| Extract to read |

┌────────

From: 陈智昌 <willchan@chromium.org>
Date: Fri, 2 May 2014 12:59:37 -0700
Message-ID: <CAA4WUYgQi+KcD6Dq4Cxxy6ddV2ndTcmxB==28MO06528f89BCg@mail.gmail.com>
To: Martin Thomson <martin.thomson@gmail.com>
Cc: Erik Nygren <erik@nygren.org>, HTTP Working Group <ietf-http-wg@w3.org>
On Fri, May 2, 2014 at 12:50 PM, Martin Thomson <martin.thomson@gmail.com>wrote:

> On 2 May 2014 12:34, William Chan (陈智昌) <willchan@chromium.org> wrote:
> > "4) allow it to report load properly associated with
> > us-east-1.example.com, especially if other DNS names could have been
> used
> > to reach it."
> >
> > I am not sure how to do this load attribution correctly if
> > us-east-2.example.com might also be pointing to it, as pointed out as a
> > possibility in Erik's email.
>
> I'll confess that I didn't find that one especially compelling.  It's
> nice to have, but I imagine that many of these cases are adequately
> addressed by examining Host header fields.
>

That's fine then. Just wanted to point it out that I think there's
information loss in the proposed approach here, but if it's a minor use
case and the information is sufficient, then great.


>
> The potential for looping seems like a more valid reason to *require*
> the use of an indicator.

└────────

| Information supplied |
┌────────

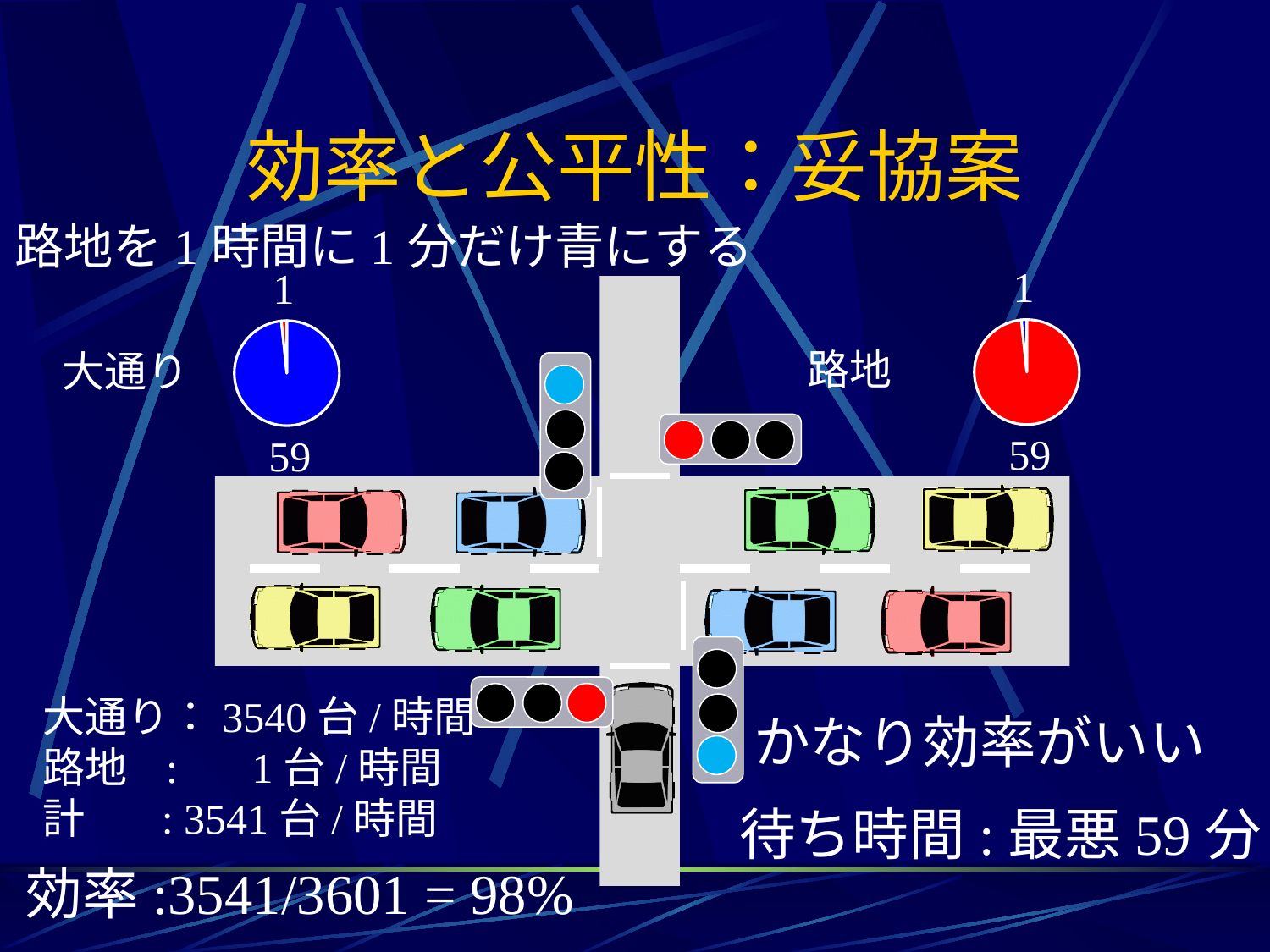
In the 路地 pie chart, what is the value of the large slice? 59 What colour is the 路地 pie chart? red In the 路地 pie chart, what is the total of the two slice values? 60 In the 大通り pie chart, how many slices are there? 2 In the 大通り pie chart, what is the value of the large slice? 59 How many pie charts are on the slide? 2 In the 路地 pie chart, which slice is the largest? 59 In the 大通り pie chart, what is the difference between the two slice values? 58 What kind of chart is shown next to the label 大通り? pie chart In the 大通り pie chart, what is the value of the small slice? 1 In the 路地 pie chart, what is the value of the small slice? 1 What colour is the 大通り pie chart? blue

└────────

| Task requirements |
a) Reproduce the mailing-list email word for word, between "That's fine then." and "sufficient, then great.", inclusive.
b) Resume the mailing-list email on load attribution from the point where it stops.

| Answers to the exercise |
a)
That's fine then. Just wanted to point it out that I think there's
information loss in the proposed approach here, but if it's a minor use
case and the information is sufficient, then great.

b)
>

Can you explain why? It's a server bug. If the server is screwing itself
over, it should debug and fix it. It's not a user visible error, as in
everything will still work. Now, the question is should we make this easier
for the server to debug. This is kinda similar to the BLOCKED frame
discussion. Things work, but work suboptimally in certain situations. The
difference here is that we're leaking more information (theoretically to
the same server, so it's not really an information leak).


>
> That is, if Server A and Server B are both alternatives, then it might
> be perfectly valid to have them both offload onto each other.  But
> that's usually something that you want to have happen on a longer time
> scale.  As Erik notes, rapid bouncing back and forth could be a
> problem.  I had assumed that clients would have to protect themselves
> against bad servers doing this anyway [1].  I think that I'd prefer
> that.
>

What protection do you mean? I would contrast this with HTTP redirect loops
which never terminate and we show an error for after too many redirects.
But with ALTSVC, if you race the different connections anyway, then
everything will always work. It'll just be suboptimal since you're setting
up and tearing down connections all the time.


>
> The potential for tracking using this mechanism means that we need a
> clear, strong reason for mandating a mechanism.  (The reason I created
> the PR was to try to drive discussion to conclusion :)
>

You succeeded in catching my attention :)


>
> [1] I need to create security considerations regarding this...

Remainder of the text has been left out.